Public transit to take contactless debit cards, smartphone payments
By 2021, the Dutch government wants to begin phasing out the OV Chipkaart payment method used by public transportation operators for nearly a decade, the top deputy at the Ministry of Infrastructure and Water Management wrote in a letter to parliament. New payment options will be meant to bring the options for local commuters inline with existing and future technologies commonly available to public transit users globally, Secretary Stientje van Veldhoven-van der Meer said.
The OV card should be completely eliminated by 2023. The closed system is expensive, and technical support cannot be guaranteed into the future, she added. As a closed system, it is difficult to include other payment options, she said. She did not specifically cite issues in the past, like the OV-Chip mobile app which was quickly taken down due to technical problems after years of development.

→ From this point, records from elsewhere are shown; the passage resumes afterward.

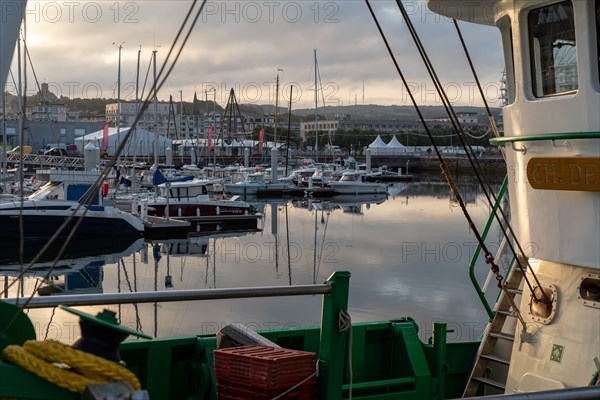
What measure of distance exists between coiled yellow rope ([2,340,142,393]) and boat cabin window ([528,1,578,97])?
17.5ft

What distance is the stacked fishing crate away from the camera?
666cm

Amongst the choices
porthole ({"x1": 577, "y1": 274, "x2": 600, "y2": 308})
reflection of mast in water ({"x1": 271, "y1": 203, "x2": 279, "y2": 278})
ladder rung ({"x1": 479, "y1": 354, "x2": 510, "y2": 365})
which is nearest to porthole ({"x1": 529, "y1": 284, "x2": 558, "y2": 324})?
porthole ({"x1": 577, "y1": 274, "x2": 600, "y2": 308})

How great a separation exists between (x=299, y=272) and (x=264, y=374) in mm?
26761

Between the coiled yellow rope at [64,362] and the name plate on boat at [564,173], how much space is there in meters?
4.68

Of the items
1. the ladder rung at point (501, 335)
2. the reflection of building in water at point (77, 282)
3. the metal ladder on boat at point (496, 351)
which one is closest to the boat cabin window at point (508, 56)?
the metal ladder on boat at point (496, 351)

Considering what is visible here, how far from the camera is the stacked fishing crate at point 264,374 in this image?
666 cm

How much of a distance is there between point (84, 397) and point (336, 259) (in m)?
33.8

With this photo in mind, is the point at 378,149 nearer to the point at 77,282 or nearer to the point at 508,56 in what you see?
the point at 77,282

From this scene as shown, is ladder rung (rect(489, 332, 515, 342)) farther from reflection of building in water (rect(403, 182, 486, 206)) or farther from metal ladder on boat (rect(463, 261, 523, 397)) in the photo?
reflection of building in water (rect(403, 182, 486, 206))

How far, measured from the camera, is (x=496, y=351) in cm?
895

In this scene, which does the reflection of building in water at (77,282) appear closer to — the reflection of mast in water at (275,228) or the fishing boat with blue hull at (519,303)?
the reflection of mast in water at (275,228)

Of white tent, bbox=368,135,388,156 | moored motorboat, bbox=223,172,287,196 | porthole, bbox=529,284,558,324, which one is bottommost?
porthole, bbox=529,284,558,324

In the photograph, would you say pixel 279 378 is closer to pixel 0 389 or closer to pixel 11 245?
pixel 0 389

The NS also announced a plan in January to test the use of contactless debit card systems as an alternative payment method.
She wants public transportation use to get easier and easier, and notes that a new open payment system would be more convenient, and make data research easier for Statistics Netherlands (CBS), the national statistics bureau. After several years of testing different options, “governments and transit operators expressed their willingness to introduce new payment methods on public transport in the coming years,” Van Veldhoven wrote.
The OV Chipkaart system, a contactless payment card from Trans Link Systems that can be used with all public transit operators nationwide, replaced paper train tickets for good back in July 2014. By that point it had already replaced strip-cards on local transportation systems for over 2.5 years.
Around the same time, independent research noted that travelers failing to check out on their trips were inadvertently penalized, losing nearly 23 million euros of value stored on their cards. A few months later, a majority of MPs were calling for a replacement to the OV Chipkaart.
Some experts that year were already calling for research into payments by phone, contactless debit cards, or by invoice after the transportation is concluded. The latter option was employed by the NS for its business clients in later years.